Reading text:
----------

What are the Key Issues Associated with India's Infrastructure and Logistics Sector?
- Modal Skew and Carbon Intensity: India’s logistics is critically unbalanced, with 71% of India's freight is transported through road, despite it being significantly more expensive and carbon-intensive than rail or water.
- This over-reliance on trucking exposes supply chains to fuel price volatility and driver shortages, creating a "high-friction" logistics environment that erodes export competitiveness compared to global peers who favor rail.
- For instance, Rail share stagnated at ~27-28% (2024) despite DFC commissioning.
- Further road freight costs ₹3.78/tonne-km vs Rail’s ₹1.96/tonne-km (NCAER 2025 Report).
- Hinterland Connectivity Bottlenecks: While port efficiency has surged, the "last-mile" connectivity from ports to industrial clusters remains the weakest link, creating an "efficiency island" effect.
- High dwell times at inland container depots (ICDs) and poor road surface quality in industrial belts negate the gains made in vessel turnaround times, leading to inventory pile-ups and detention charges.
- While turnaround time has improved to approximately 22 hours, Inland Dwell Time continues to remain considerably high, largely due to persistent road congestion (Jawaharlal Nehru Port Authority Data, 2025).
- Land Acquisition and Project Stalling: The complexity of land acquisition remains the largest structural bottleneck, causing massive cost overruns and deterring private capital in linear projects like highways and railways.
- The lack of digitized land titles and litigation delays create a "risk premium" that makes greenfield infrastructure projects financially unviable for private developers without heavy state guarantees.
- For instance, 35% of stalled central projects (valued >₹150 cr) are delayed solely due to land acquisition issues (PRAGATI Review 2024-25).

----------

Given entries:
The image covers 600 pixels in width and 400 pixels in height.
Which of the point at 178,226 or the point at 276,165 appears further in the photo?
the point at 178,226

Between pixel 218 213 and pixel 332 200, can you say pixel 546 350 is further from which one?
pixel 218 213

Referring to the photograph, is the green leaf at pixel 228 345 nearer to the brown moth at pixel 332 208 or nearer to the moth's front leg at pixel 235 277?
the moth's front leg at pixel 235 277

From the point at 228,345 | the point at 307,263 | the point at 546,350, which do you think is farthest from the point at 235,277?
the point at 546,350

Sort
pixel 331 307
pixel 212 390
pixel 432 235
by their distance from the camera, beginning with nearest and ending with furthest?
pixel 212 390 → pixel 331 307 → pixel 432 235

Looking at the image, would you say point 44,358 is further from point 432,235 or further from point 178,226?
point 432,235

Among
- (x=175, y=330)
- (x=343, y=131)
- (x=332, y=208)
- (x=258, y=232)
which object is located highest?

----------

Written exercise 1:
What share of India's freight moves by road, according to the text on India's infrastructure and logistics sector?
Written exercise 2:
Name every key issue that the text on India's infrastructure and logistics sector gives as a heading.
Written exercise 3:
Carry on the text on India's infrastructure and logistics sector from its last line.

Exercise result 1:
71%

Exercise result 2:
Modal Skew and Carbon Intensity; Hinterland Connectivity Bottlenecks; Land Acquisition and Project Stalling

Exercise result 3:
- Rail Freight Basket Rigidity: Indian Railways suffers from commodity concentration risk, relying heavily on bulk commodities like coal and iron ore while losing high-value FMCG and industrial cargo to roads.
- This "dirty basket" dependency makes revenue vulnerable to energy transitions and limits the logistical flexibility required by modern "Just-in-Time" manufacturing supply chains.
- Despite setting an ambitious freight loading target of 1,702.5 MT for 2025–26, the railways recorded only a 1.68% growth in 2024–25 over the previous year, reflecting modest and slowing momentum in freight expansion.
- This raises concerns that target-driven projections may outpace structural demand growth, logistical competitiveness, and broader economic conditions, turning incremental gains into a policy challenge rather than a growth breakthrough.
- Warehousing Quality and Standardization Gap: There is a severe shortage of Grade A warehousing compliant with global safety and automation standards, forcing manufacturers into inefficient, unorganized "godowns."
- This fragmentation leads to high inventory carrying costs and wastage, particularly in the cold chain, preventing the seamless integration of high-tech inventory management systems.
- Due to this, India faces an estimated annual post-harvest loss of approximately ₹92,651 crore (approx. $10.78 billion) as of 2024–2025 estimates.
- Digital Fragmentation and MSME Exclusion: While the Unified Logistics Interface Platform (ULIP) has integrated large players, the unorganized trucking sector (75% of fleet owners own <5 trucks) remains digitally excluded.
- This "digital divide" creates data black holes where real-time tracking vanishes, preventing true end-to-end visibility and optimization of return loads, keeping empty run rates high.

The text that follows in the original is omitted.